I will make a couple of recommendations of what you might bring with you or consider for another trip.
For our trip to the townships of Cape Town, SA, we brought 25 usb flash drives (1 GB of space). We downloaded and installed portable apps onto the flash drives - look to portableapps.com for the download. This essentially puts all the productivity tools onto the drive at once. The advantage is that the user can essentially use his/her drive instead of the hard drive of the computer they are using and avoid being contaminated by viruses. All of their data can be stored on the drive and there is no reliance upon only one computer.
You might want to consider downloading educational movies onto the flash drives for educators in other countries who do not have access to them.
For communities without Internet access, we are exploring the eGranary - a digital library in a box - http://www.widernet.org/digitallibrary/
We spoke with some profs who had worked with eGranary in Africa - it has great possibilities - data can be added and it can even have a blogging or wiki platform installed on it.

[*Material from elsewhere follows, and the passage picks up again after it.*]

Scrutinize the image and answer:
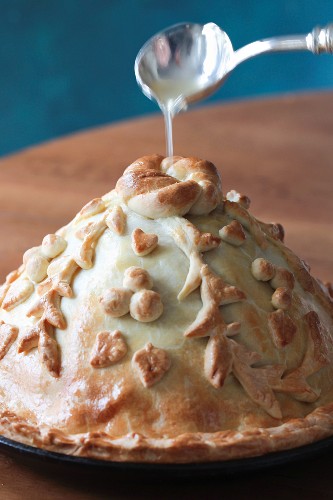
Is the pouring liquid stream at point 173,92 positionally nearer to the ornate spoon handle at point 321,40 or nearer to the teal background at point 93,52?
the ornate spoon handle at point 321,40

In terms of making connections for teacher/classroom exchanges, at the very least the flash drives can help. While you are there and using the Internet cafe, check out the ning sites to see how heavy or light they are on the bandwidth.
One of the items on my to-do list is to create a resource package or toolkit for educators with TWB to get started with Global Projects. Let me know what advice you could give for what might included in that!
Please let me know what other information I can help out with....
Thanks,
Sharon
One of the GEC members here is coming from Singapore to the US on a Fulbright. Maybe you could leave a note on his page introducing yourself as I'm sure he's looking to make Fulbright connections.
I joined your ning tonight! Looks like a great site.